* [Set task]
The records that follow must be reproduced in full, exactly as written.

[START Extracted information]

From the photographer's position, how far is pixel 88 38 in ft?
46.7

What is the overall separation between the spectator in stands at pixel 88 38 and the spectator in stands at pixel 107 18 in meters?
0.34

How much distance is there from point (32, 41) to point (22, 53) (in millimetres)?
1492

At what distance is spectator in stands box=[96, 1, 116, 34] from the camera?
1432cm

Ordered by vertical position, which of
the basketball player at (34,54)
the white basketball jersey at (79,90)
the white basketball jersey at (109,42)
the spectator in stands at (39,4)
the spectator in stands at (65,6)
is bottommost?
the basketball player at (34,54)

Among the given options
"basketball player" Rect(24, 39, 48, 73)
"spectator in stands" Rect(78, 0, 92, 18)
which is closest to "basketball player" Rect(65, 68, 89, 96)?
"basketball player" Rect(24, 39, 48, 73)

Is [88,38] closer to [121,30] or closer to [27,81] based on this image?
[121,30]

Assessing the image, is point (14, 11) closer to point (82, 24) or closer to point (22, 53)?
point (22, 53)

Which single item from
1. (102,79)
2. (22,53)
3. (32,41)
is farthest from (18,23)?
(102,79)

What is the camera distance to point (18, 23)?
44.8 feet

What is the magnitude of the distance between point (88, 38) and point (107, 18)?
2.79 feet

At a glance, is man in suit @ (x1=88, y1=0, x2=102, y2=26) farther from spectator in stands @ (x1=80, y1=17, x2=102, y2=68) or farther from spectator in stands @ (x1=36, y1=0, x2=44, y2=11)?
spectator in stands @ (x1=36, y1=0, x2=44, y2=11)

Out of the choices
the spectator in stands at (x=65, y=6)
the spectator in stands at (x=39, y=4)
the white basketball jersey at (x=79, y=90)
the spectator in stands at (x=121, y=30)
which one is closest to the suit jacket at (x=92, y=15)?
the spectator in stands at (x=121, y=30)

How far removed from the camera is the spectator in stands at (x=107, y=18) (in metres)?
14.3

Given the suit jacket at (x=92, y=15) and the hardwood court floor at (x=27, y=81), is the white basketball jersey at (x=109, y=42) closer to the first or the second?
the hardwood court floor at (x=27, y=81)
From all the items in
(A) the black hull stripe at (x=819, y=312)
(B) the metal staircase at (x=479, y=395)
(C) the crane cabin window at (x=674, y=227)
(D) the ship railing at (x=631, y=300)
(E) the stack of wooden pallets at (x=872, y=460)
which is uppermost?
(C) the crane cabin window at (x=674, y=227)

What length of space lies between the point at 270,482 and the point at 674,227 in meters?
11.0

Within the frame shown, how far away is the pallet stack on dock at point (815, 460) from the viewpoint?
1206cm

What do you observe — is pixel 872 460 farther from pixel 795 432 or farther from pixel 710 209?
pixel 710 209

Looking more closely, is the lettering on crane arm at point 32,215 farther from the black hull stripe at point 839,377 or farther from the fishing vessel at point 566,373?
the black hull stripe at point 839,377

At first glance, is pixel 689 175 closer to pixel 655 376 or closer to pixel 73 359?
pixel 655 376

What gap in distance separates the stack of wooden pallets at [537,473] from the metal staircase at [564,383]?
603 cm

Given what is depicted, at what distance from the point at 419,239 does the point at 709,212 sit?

[END Extracted information]

* [Written solution]
From the photographer's position, how far is pixel 88 38 in ft?
46.7

What is the overall separation between the spectator in stands at pixel 88 38 and the spectator in stands at pixel 107 18 in meters?
0.34

How much distance is there from point (32, 41) to point (22, 53) (in millimetres)?
1492

At what distance is spectator in stands box=[96, 1, 116, 34] from the camera?
1432cm

Ordered by vertical position, which of
the basketball player at (34,54)
the white basketball jersey at (79,90)
the white basketball jersey at (109,42)
the spectator in stands at (39,4)
the spectator in stands at (65,6)
is bottommost?
the basketball player at (34,54)

Among the given options
"basketball player" Rect(24, 39, 48, 73)
"spectator in stands" Rect(78, 0, 92, 18)
which is closest to "basketball player" Rect(65, 68, 89, 96)?
"basketball player" Rect(24, 39, 48, 73)

Is [88,38] closer to [121,30] or closer to [27,81] based on this image?
[121,30]

Assessing the image, is point (14, 11) closer to point (82, 24) or closer to point (22, 53)?
point (22, 53)

Which single item from
1. (102,79)
2. (22,53)
3. (32,41)
is farthest from (18,23)?
(102,79)

What is the camera distance to point (18, 23)?
44.8 feet

What is the magnitude of the distance between point (88, 38) and point (107, 18)?
2.79 feet

At a glance, is man in suit @ (x1=88, y1=0, x2=102, y2=26) farther from spectator in stands @ (x1=80, y1=17, x2=102, y2=68) or farther from spectator in stands @ (x1=36, y1=0, x2=44, y2=11)?
spectator in stands @ (x1=36, y1=0, x2=44, y2=11)

Out of the choices
the spectator in stands at (x=65, y=6)
the spectator in stands at (x=39, y=4)
the white basketball jersey at (x=79, y=90)
the spectator in stands at (x=121, y=30)
which one is closest to the suit jacket at (x=92, y=15)?
the spectator in stands at (x=121, y=30)

How far removed from the camera is the spectator in stands at (x=107, y=18) (in metres)?
14.3

Given the suit jacket at (x=92, y=15) and the hardwood court floor at (x=27, y=81), is the white basketball jersey at (x=109, y=42) closer to the first or the second?
the hardwood court floor at (x=27, y=81)
From all the items in
(A) the black hull stripe at (x=819, y=312)
(B) the metal staircase at (x=479, y=395)
(C) the crane cabin window at (x=674, y=227)
(D) the ship railing at (x=631, y=300)
(E) the stack of wooden pallets at (x=872, y=460)
which is uppermost?
(C) the crane cabin window at (x=674, y=227)

What length of space lies between the point at 270,482 and the point at 674,227 in meters?
11.0

Within the frame shown, how far away is the pallet stack on dock at point (815, 460) from the viewpoint?
1206cm

What do you observe — is pixel 872 460 farther from pixel 795 432 or farther from pixel 710 209?
pixel 710 209

Looking more closely, is the lettering on crane arm at point 32,215 farther from the black hull stripe at point 839,377 or farther from the fishing vessel at point 566,373?
the black hull stripe at point 839,377

At first glance, is pixel 689 175 closer to pixel 655 376 or closer to pixel 73 359?
pixel 655 376

What gap in distance separates the stack of wooden pallets at [537,473] from the metal staircase at [564,383]?
603 cm

Given what is depicted, at what distance from the point at 419,239 does the point at 709,212 sit?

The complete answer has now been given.